DOCUMENT SEGMENT |
Creating and Modifying

# Create new column
mutate(data, log_abundance = log(abundance + 1))

# Create column with conditions
mutate(data, 
  size_class = case_when(
    abundance < 10 ~ "low",
    abundance < 50 ~ "medium",
    TRUE ~ "high"
  )
)

Summarizing

# Basic summary
summarise(data, 
  mean_ab = mean(abundance),
  sd_ab = sd(abundance),
  n = n()
)

# Summary by group
data %>%
  group_by(habitat) %>%
  summarise(
    mean_ab = mean(abundance),
    n_species = n_distinct(species)
  )

The Pipe Operator: `%>%`

What is The Pipe

The pipe %>% is a specieal operator from the magrittr package (loaded automatically with tidyverse). It takes the output from the left side and passees it as the first argument to the function on the right side.

Aspect	Description
Symbol	`%>%` or `\|>`
Read as	“THEN” or “AND THEN”
What it does	Passes left side as first argument to right side
Why use it	Makes multi-step operations readable
Shortcut	Ctrl + Shift + M (Windows/Linux) / Cmd + Shift + M (Mac)
Package	Loaded with `tidyverse` (from `magrittr`)

The Basic Concept

# These two lines do EXACTLY the same thing:

# Without pipe - function wraps around data
mean(c(1, 2, 3, 4, 5))

# With pipe - data flows into function
c(1, 2, 3, 4, 5) %>%  mean ()

# Read as: "Take 1, 2, 3, 4, 5 THEN calculate mean"

Why use the PIPE?“ Problem: Nested functions are hard to read.

When you need to do multiple operations, code becomes confusing:

# HARD TO READ - You must read from inside out!
round(mean(sqrt(abs(c(-4, 9, -16, 25)))), 2)

# What's happening?
# 1. c(-4, 9, -16, 25)  - create vector
# 2. abs(...)           - absolute value
# 3. sqrt(...)          - square root
# 4. mean (...)         - average
# 5. round(..., 2)      - round to 2 decimals

# This is like reading a sentence backwards!

Solution: The pipe makes code flow naturally

# EASY TO READ - Read from top to bottom, left to right!
c(-4, 9, -16, 25) %>%       # start with these numbers, THEN
  abs() %>%                 # take absolute value, THEN
  sqrt() %>%                # take square root, THEN
  mean() %>%                # calculate mean, THEN
  round(2)                  # round to 2 decimals
  
# This reads like a recipe - step by step!

How the Pipe works technically

The pipe takes whatever is on the LEFT and inserts it as the FIRST ARGUMENT of the function on the RIGHT.

# These are equivalent:
x %>% f()
f(x)

# These are also equivalent:
x %>% f(y)
f(x, y)

# And also these:
x %>% f(y, z)
f(x, y, z)

Real examples with Data Frames

# WITHOUT pipe - nested and confusing
summary(filter(select(insect_data, site, habitat, abundance), habitat == "forest"))

# WITH pipe - clear step-by-step workflow
insect_data %>% 
  select(site, habitat, abundance) %>%    # choose columns, THEN
  filter(habitat == "forest") %>%         # keep forest rows, THEN
  summary()                               # show summary
  
# Each step:
# 1. Start with insect_data.

REQUIRED TASKS |
(1) Please quote the R tutorial from "Why use the" up to and including "-16, 25)))), 2)".
(2) Answer these questions from the R tutorial:
(a) What keyboard shortcut inserts the pipe on a Mac?
(b) In the case_when example, which label does a row get when abundance is below 10?
(c) Which package does the pipe operator come from?
(3) Write the next part of the R tutorial, picking up after its final line.
The data after this point is separate from the R tutorial.

RECORDS SUPPLIED |
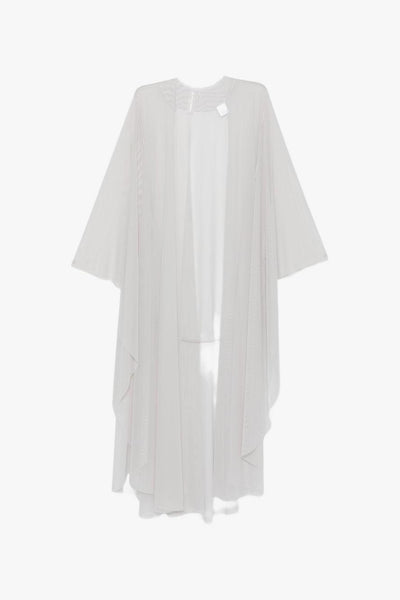 Abito-Cappa Donna Grigio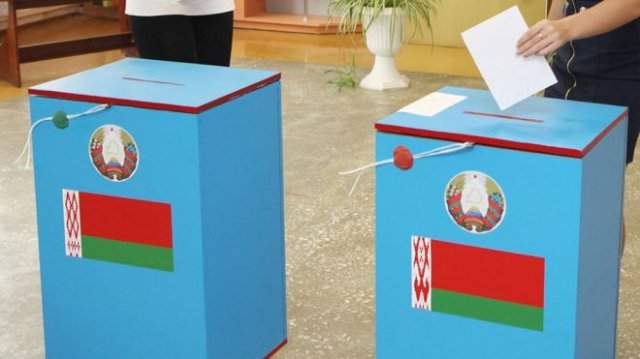 Выборы в Белоруссии: предварительные итоги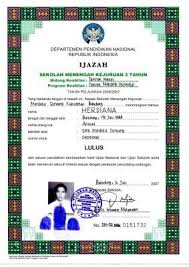 Kode iklan 300x 250 share on facebook. Blangko Ijazah Sma 2007 Jawabanku Id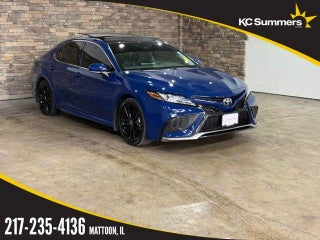 2024 Toyota Camry XSE Auto AWD (Natl)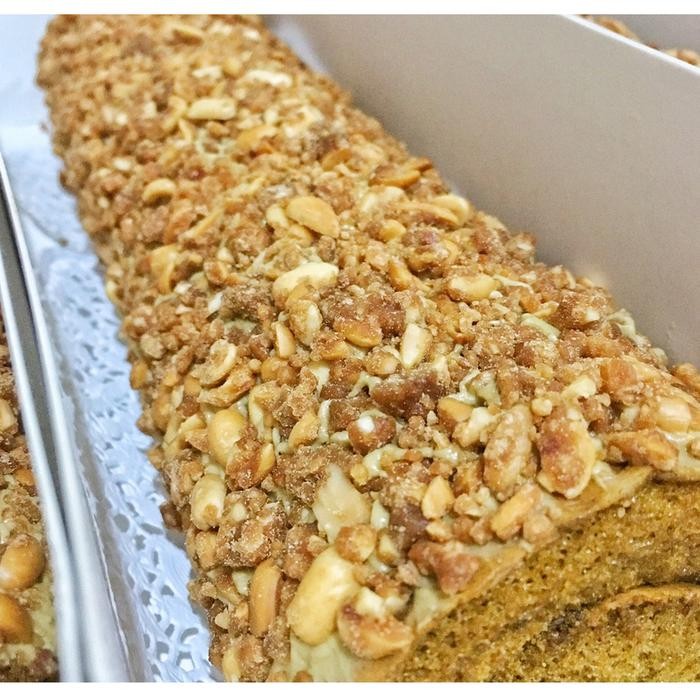 

BeliSkrg,KirimHariini- BOLU GULUNG MOKA NOUGAT - ROTI TANIA ( WYSMAN / WISMAN )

SET OF ANSWERS |
(1)
Why use the PIPE?“ Problem: Nested functions are hard to read.

When you need to do multiple operations, code becomes confusing:

# HARD TO READ - You must read from inside out!
round(mean(sqrt(abs(c(-4, 9, -16, 25)))), 2)

(2)
(a) Cmd + Shift + M
(b) "low"
(c) magrittr

(3)
# 2. select() receives insect_data as first argument.
# 3. filter() receives the result of select() as first argument.
# 4. summary() receives the result of filter() as first argument.

The Cooking Recipe Analogy

Think of the pipe like following a recipe:


# Recipe WITHOUT pipe (confusing):
serve(
  plate(
    garnish(
      cook(
        season(
          chop(vegetables)
        )
      )
    )
  )
)

# Recipe WITH pipe:
vegetables %>% 
  chop() %>% 
  season() %>% 
  cook() %>% 
  garnish() %>% 
  plate() %>% 
  serve()

# Just like a real recipe:
# 1. Take vegetables
# 2. Chop them
# 3. Season them
# 4. Cook them
# 5. Garnish
# 6. Plate
# 7. Serve

Common Patterns in Ecological Data Analysis


# Pattern 1: Data Exploration
insect_data %>% 
  filter(order == "Coleoptera") %>% 
  group_by(habitat) %>% 
  summarise(
    total = sum(abundance),
    richness = n_distinct(morphospecies)
)

# Read as:
# "Take insect_data, THEN
# filter to Coleoptera, THEN
# group by habitat, THEN
# summarise total and richness"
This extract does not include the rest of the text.